Acidic Hydrolysis Pseudo First Order Reaction

1. True rate law for acidic hydrolysis

For an ester like methyl acetate ($CH_3COOCH_3$) in dilute acid, the elementary overall reaction is
$CH_3COOCH_3 + H_2O \xrightarrow{H^+} CH_3COOH + CH_3OH$
The experimentally observed rate law (before any approximation) is generally
$\text{Rate} = k\,[CH_3COOCH_3]^1[H_2O]^1$
so the overall order is second (first order in ester, first order in water).

2. Why the order appears to drop

• In the laboratory we usually take the ester in a very small amount and mix it with a huge excess of water (often the reaction is done in aqueous solution!).
• Because water is the solvent, its molar concentration is roughly constant at $55\,\text{mol L}^{-1}$ throughout the reaction.
• Any constant can be clubbed with the rate constant:
$k' = k[H_2O] = \text{constant}$
• The rate law becomes
$\text{Rate} = k'[CH_3COOCH_3]$
This looks like a plain first-order rate law. The reaction is therefore called pseudo (apparent) first-order.

3. Integrated form

Starting from
$\frac{d[CH_3COOCH_3]}{dt} = -k'[CH_3COOCH_3]$
Integrate between $[CH_3COOCH_3]_0$ and $[CH_3COOCH_3]$ at time $t$:

$\ln\left(\frac{[CH_3COOCH_3]_0}{[CH_3COOCH_3]}\right)=k' t$
A straight line of $\ln([\text{ester}])$ vs $t$ confirms pseudo first-order behaviour.

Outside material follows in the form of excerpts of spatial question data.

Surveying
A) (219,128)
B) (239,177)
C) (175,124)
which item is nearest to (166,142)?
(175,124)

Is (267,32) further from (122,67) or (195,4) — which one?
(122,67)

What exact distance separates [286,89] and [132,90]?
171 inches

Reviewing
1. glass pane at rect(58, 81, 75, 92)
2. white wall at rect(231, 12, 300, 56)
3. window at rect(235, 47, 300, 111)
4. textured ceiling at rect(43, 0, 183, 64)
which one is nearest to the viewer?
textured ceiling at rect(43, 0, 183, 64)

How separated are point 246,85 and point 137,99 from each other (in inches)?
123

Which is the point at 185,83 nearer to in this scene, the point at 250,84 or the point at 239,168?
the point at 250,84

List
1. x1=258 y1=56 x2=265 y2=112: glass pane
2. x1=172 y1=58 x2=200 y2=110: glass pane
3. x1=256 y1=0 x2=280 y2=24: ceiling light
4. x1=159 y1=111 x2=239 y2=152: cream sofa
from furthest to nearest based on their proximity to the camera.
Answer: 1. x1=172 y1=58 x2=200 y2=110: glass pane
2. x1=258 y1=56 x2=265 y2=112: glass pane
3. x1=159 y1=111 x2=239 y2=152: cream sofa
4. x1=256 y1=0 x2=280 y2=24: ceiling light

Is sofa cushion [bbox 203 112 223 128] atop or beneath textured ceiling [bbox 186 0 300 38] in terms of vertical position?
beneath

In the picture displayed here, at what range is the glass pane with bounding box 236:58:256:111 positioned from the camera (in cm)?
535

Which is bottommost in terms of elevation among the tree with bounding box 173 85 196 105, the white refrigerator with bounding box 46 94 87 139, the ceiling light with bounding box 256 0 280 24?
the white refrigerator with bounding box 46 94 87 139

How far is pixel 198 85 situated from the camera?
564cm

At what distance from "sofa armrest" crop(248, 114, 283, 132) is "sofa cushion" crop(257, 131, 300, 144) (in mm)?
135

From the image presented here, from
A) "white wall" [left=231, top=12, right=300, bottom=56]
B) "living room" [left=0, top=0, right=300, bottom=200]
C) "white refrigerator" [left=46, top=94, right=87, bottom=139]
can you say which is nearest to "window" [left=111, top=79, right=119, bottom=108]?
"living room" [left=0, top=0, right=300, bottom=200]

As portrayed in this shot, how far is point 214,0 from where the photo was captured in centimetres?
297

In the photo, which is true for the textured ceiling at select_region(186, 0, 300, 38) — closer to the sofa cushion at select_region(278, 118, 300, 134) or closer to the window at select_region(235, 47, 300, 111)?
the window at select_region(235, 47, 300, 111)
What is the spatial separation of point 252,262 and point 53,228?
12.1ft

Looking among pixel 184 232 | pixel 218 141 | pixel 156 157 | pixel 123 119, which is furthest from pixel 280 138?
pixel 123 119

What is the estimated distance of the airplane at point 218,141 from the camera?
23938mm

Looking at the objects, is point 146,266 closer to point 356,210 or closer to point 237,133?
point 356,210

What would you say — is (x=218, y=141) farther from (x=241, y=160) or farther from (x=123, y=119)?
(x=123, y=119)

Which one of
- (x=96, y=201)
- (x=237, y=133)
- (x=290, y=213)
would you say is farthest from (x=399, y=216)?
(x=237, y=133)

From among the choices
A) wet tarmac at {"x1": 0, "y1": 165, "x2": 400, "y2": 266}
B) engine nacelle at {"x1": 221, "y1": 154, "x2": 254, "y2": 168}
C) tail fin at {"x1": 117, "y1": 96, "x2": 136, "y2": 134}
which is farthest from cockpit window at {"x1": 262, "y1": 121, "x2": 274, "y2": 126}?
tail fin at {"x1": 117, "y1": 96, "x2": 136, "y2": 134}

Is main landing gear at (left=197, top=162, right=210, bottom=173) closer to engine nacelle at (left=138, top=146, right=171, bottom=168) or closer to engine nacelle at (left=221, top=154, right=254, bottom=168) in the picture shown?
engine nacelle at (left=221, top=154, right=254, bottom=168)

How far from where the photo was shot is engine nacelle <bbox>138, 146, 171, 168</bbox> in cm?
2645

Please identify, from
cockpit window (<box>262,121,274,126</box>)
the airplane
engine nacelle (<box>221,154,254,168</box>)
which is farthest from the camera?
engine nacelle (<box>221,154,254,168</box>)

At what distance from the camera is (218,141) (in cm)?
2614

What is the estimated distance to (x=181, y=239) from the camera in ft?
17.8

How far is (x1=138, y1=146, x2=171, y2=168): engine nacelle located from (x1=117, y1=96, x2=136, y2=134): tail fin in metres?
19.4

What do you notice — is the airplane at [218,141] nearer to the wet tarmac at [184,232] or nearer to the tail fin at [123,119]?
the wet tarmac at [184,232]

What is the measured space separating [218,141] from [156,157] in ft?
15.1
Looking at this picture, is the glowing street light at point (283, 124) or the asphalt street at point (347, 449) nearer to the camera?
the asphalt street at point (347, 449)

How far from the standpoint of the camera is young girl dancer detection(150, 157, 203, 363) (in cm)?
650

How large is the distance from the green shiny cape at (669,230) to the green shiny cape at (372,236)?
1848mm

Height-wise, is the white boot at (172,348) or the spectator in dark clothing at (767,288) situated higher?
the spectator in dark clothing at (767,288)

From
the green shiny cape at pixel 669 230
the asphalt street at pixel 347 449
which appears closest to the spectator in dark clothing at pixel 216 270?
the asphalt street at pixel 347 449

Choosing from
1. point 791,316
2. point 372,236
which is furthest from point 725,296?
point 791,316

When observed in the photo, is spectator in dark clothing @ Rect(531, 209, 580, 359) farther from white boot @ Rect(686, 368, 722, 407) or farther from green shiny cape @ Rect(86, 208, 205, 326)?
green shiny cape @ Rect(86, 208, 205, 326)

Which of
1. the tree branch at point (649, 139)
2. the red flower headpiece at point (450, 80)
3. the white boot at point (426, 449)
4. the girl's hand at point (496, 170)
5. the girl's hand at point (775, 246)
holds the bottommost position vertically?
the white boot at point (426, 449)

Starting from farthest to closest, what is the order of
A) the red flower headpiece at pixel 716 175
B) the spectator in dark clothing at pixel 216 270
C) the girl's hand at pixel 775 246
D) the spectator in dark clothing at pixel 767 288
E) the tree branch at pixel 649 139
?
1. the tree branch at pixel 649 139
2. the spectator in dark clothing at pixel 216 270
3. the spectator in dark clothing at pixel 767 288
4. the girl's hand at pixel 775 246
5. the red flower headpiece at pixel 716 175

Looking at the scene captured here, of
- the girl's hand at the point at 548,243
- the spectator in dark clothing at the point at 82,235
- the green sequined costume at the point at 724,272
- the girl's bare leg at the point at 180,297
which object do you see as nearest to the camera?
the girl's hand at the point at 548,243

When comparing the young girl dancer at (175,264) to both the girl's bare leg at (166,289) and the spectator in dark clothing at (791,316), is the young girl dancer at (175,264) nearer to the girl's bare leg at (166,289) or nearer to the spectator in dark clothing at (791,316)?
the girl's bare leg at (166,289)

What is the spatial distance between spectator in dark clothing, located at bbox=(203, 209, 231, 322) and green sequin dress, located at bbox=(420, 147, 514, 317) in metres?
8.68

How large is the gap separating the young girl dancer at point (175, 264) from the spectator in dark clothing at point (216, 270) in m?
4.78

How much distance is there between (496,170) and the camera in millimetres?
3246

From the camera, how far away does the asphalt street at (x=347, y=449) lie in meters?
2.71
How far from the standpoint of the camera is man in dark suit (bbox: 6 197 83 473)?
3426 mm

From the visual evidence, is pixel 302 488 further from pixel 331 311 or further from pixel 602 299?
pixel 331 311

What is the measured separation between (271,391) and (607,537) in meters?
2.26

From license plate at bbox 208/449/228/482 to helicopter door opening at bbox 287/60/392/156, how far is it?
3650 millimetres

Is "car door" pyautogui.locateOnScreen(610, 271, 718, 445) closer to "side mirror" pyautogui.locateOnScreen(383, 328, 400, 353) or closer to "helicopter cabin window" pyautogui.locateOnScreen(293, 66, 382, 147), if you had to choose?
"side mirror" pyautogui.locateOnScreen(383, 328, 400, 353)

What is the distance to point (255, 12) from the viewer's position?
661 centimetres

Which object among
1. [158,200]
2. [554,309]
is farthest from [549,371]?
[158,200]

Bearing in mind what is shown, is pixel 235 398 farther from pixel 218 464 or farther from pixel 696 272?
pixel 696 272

4. Where does the acid come in?

In acidic hydrolysis, $H^+$ acts as a catalyst. Its concentration is kept constant (buffer/strong acid). Therefore $[H^+]$ also folds into the observed rate constant if needed.

Imagine breaking cookies in lots of water

Think of a biscuit (the ester) that breaks into two pieces when dipped in lots and lots of water with a few drops of lemon juice (acid). Because there is so much water around, its amount never really changes while the biscuit breaks. So, even though both biscuit and water are needed, it looks like the speed depends only on the biscuit. Scientists call such a situation pseudo first-order – ‘pseudo’ means looks like, and ‘first-order’ means rate depends on the first power of just one reactant.

Example calculation

Problem: Initial ester concentration $=0.25\,\text{mol L}^{-1}$. After $40\,\text{min}$ it drops to $0.10\,\text{mol L}^{-1}$. Calculate the pseudo first-order rate constant $k'$.

Using

$\ln\left(\frac{[E]_0}{[E]}\right)=k' t$

$\ln\left(\frac{0.25}{0.10}\right)=k'\,(40\times60\,\text{s})$

$\ln(2.5)=k'\,(2400\,\text{s})$

$k'=\frac{\ln(2.5)}{2400}=4.20\times10^{-4}\,\text{s}^{-1}$

Hence $k'\approx4.2\times10^{-4}\,s^{-1}$.